It’s no coincidence that the most-read blogs are created by professional writers. They have essentially suckered thousands of newbies, mavens, and just plain folk into blogging, solely to get return links in the form of the blogrolls and citations. This is, in fact, a remarkably slick grassroots marketing scheme that is in many ways awesome, albeit insincere.|Unfortunately, at some point, people will realize they’ve been used. —John C. Dvorak
—Co-opting the Future (PC Magazine)
This article seems to presume that many (if not most) bloggers are trying to blog for profit.For a person who has Internet access, the cost of producing a blog is minimal or nil; likewise, reading a blog costs nothing. One reason I bloog, and give away my ideas for free, is because I know that I benefit so much from the freely-given ideas I have read on other people’s blogs. I hope there will always be professional writers, but I also rejoice that so much amateur content is being produced, shared, enjoyed, and put to use in the world. The vast majority of bloggers aren’t in it for the money.

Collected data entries
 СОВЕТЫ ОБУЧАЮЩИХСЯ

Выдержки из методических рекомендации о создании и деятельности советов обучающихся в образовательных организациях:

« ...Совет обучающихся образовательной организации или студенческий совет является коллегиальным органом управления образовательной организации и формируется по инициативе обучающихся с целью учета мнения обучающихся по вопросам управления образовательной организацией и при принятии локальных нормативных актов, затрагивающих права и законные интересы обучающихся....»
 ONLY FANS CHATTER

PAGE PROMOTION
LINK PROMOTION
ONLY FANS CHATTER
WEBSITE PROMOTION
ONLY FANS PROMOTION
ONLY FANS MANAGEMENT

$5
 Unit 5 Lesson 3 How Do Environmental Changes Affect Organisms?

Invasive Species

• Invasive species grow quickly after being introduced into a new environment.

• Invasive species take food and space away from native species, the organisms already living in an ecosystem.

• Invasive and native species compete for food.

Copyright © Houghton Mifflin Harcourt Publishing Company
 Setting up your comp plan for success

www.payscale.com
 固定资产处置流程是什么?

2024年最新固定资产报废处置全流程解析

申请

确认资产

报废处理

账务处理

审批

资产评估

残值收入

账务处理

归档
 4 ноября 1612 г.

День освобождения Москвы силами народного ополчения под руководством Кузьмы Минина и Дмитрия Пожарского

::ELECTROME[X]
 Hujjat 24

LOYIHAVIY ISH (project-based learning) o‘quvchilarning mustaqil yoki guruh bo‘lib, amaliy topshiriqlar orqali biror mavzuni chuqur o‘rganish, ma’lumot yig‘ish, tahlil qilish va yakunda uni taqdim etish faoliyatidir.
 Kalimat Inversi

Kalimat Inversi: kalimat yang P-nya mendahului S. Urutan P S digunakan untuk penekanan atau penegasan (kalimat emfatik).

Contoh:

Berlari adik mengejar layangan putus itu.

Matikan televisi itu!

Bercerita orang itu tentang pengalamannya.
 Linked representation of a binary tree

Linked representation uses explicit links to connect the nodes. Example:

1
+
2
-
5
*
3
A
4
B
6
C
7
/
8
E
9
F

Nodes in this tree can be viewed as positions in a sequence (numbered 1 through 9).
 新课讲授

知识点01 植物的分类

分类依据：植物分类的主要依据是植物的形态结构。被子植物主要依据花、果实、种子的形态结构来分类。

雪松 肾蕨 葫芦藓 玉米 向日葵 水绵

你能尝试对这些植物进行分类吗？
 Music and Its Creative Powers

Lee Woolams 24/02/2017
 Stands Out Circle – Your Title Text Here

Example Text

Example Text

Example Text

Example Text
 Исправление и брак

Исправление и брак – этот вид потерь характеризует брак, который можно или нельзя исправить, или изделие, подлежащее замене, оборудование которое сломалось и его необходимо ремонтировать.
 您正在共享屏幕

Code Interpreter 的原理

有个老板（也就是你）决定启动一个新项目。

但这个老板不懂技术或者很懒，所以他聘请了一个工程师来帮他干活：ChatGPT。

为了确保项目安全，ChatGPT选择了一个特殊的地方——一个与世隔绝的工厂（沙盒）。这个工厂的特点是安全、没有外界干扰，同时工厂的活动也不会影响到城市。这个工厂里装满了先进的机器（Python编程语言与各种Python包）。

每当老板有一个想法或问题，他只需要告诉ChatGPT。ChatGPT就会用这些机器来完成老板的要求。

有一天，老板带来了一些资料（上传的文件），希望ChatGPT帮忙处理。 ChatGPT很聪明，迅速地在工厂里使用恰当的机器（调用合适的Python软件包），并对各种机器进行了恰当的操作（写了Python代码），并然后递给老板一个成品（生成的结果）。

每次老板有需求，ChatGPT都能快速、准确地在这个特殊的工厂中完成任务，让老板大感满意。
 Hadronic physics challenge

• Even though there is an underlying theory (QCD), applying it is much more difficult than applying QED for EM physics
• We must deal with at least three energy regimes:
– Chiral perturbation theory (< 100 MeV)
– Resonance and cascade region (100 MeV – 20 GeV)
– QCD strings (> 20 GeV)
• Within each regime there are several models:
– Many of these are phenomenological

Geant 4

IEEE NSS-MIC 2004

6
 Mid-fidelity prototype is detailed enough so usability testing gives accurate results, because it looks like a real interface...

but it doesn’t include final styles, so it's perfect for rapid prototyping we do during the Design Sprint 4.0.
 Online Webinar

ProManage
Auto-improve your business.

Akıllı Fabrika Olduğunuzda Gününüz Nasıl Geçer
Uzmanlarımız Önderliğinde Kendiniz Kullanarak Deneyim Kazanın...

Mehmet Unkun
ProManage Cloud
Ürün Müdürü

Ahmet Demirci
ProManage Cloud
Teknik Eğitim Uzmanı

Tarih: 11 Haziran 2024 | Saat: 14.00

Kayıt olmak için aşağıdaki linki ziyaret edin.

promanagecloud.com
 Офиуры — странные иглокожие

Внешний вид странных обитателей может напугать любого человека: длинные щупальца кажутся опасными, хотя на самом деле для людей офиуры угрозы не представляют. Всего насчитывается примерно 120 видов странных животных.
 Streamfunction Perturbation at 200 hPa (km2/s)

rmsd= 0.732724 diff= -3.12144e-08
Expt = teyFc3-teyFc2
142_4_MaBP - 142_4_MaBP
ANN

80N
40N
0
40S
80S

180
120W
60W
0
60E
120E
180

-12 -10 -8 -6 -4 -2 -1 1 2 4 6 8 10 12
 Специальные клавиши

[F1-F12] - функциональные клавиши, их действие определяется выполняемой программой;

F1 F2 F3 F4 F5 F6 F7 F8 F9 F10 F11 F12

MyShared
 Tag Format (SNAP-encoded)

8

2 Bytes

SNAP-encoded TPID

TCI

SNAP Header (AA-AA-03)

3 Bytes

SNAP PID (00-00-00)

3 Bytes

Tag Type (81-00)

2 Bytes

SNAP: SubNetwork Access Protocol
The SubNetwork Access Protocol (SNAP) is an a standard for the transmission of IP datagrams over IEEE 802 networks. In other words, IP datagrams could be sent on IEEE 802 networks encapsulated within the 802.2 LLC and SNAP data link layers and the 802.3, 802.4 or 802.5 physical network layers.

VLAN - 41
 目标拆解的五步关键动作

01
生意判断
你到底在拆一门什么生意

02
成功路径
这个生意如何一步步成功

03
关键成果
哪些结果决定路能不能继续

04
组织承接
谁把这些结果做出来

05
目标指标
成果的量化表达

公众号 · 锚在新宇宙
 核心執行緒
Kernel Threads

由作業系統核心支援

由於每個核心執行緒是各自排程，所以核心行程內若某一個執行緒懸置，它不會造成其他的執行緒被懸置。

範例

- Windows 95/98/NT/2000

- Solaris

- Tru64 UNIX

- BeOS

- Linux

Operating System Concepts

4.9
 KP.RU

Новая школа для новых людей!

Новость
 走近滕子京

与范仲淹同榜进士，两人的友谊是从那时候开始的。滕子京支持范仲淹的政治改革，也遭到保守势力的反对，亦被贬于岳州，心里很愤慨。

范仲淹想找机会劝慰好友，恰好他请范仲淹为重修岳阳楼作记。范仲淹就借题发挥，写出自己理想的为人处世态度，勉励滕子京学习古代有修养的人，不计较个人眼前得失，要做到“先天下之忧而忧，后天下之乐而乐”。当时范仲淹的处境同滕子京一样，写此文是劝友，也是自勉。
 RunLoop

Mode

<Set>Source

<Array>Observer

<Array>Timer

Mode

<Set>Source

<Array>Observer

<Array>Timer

*Brief 1:*
Answer these questions about the passage on blogging, one per line:
(a) In which magazine did the quoted piece "Co-opting the Future" appear?
(b) According to the quotation, what do professional writers gain by getting others to blog?
(c) According to the response, how much does reading a blog cost?
*Brief 2:* Carry on the passage on blogging from its last sentence.
These lines have no connection to the passage on blogging.

*Exercise answer 1:*
(a) PC Magazine
(b) Return links in the form of blogrolls and citations
(c) Nothing

*Exercise answer 2:*
“Writing is tiresome. Why anyone would do it voluntarily on a blog mystifies a lot of professional writers,” he says. But that presumes that professional writers don’t write voluntarily. Yes, writing is tiresome, and except for a few superstars, writing doesn’t pay very well, so many professional writers have made economic sacrifices to feed a compulsion that drives them to write. I recall a conversation I had with a struggling young actor who finally announced her decision to stop taking acting roles that were good opportunities but that didn’t pay anything — yes, they looked great on her resume and yes, she learned a lot, but all the time she was spending rehearsing or auditioning for free wsa time that she couldn’t spend looking for paid work. I feel the same way about my blogging, but quite frankly I’ve been fortunate enough that, while I don’t get paid directly for my blogging, as a new media teacher I feel that I need to blog in order to participate in the cyberculture I am teaching and studying.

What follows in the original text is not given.